Note: The author is the subject of this case study; therefore the case is not offered as a representative sample but as a documented motivating instance demonstrating the phenomenon PER is designed to measure.
4. Formal Definition of PER
4.1 Definitions
Let O be an AI-composed output and S = {s₁, s₂, ..., sₙ} be the source corpus from which O draws.
A claim c ∈ C(O) is PER-eligible (source-dependent) if it quotes, paraphrases, summarizes, transforms, or depends on a specific source or source cluster in S. Claims that are purely generative (hallucinations with no source basis) or commonsense inferences are excluded. Let C_dep(O) ⊆ C(O) be the subset of source-dependent claims.
For each claim c_j ∈ C_dep(O), define:
- A_j ∈ {0, 1}: attribution indicator. A_j = 1 if the output explicitly attributes c_j to a source (by citation, link, named reference, or source card); 0 otherwise.
- g_j ∈ (0, 1]: granularity weight. A simple factual claim (e.g., a date) receives low grain; a complex argument or interpretive claim receives high grain.
Provenance Erasure Rate:
$$PER(S, O) = 1 - \frac{\sum_{j} A_j \cdot g_j}{\sum_{j} g_j}$$
where sums are over all c_j ∈ C_dep(O).
The denominator is the total "semantic mass" of source-dependent claims in the output.
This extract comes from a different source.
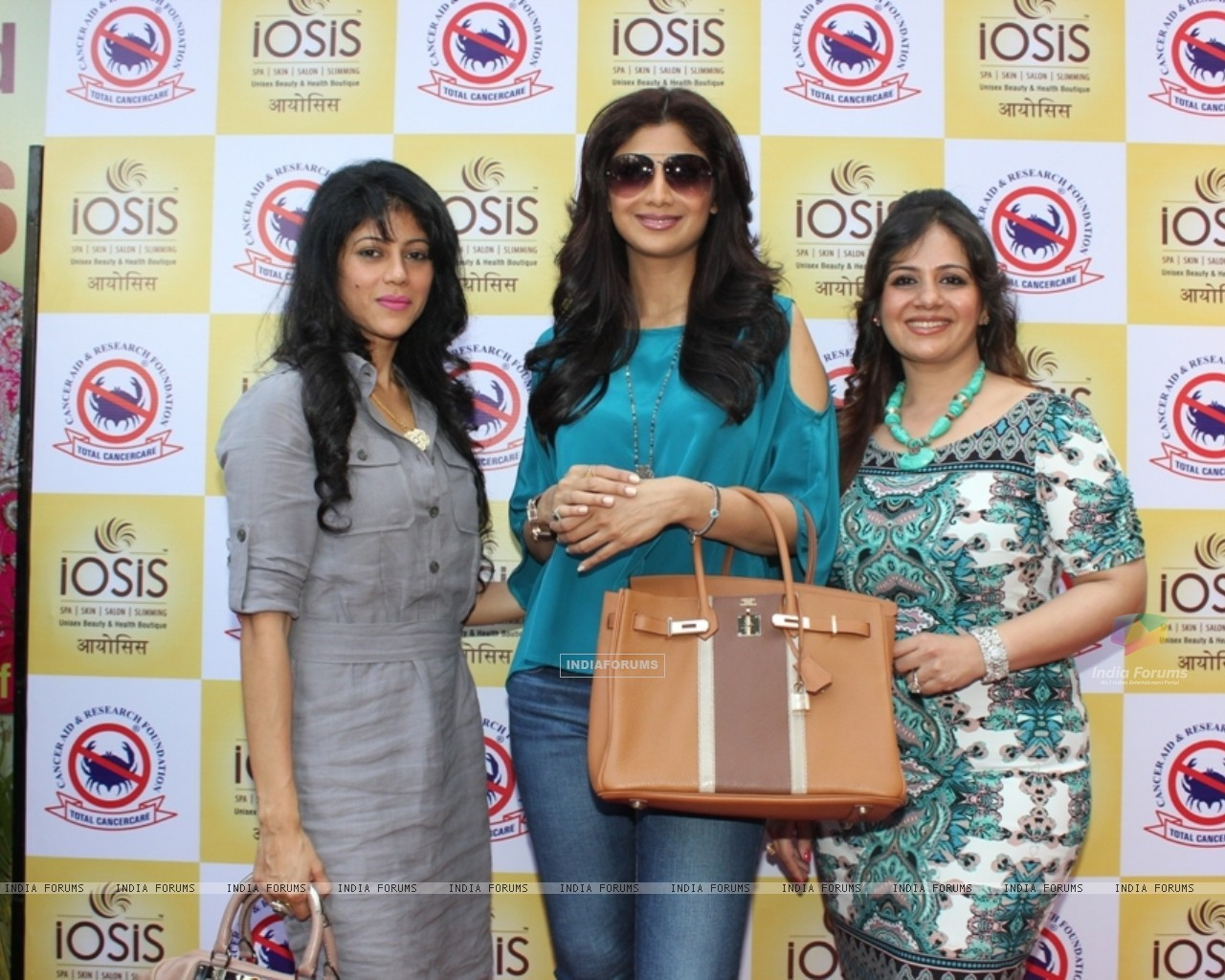 Shilpa Shetty & IOSIS for a charity event for CARF (265651) size:1280x1024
The numerator is the "acknowledged mass." PER measures the fraction that is unacknowledged.
PER = 0: every source-dependent claim is attributed. PER = 1: no source-dependent claim is attributed. PER is undefined for outputs with zero source-dependent claims — which is appropriate, as PER measures erasure, not invention.
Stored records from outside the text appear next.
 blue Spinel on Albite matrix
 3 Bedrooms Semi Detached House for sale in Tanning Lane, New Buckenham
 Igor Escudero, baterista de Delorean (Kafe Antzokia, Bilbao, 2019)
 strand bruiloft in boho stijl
4.2 Worked Example (Pearl Case)
C_dep(O) = {"Sharks lived 1983–2013", "method = fabricating Wikipedia articles", "major work = Children of Frank", "associated with literary movement", "author identity"}. Five source-dependent claims, each assigned g_j = 0.2 (simple factual claims).
A_j = 0 for all j (zero attribution in the output).
Numerator = 0. Denominator = 5 × 0.2 = 1.0.
PER = 1 - 0/1.0 = 1.0 (total provenance erasure).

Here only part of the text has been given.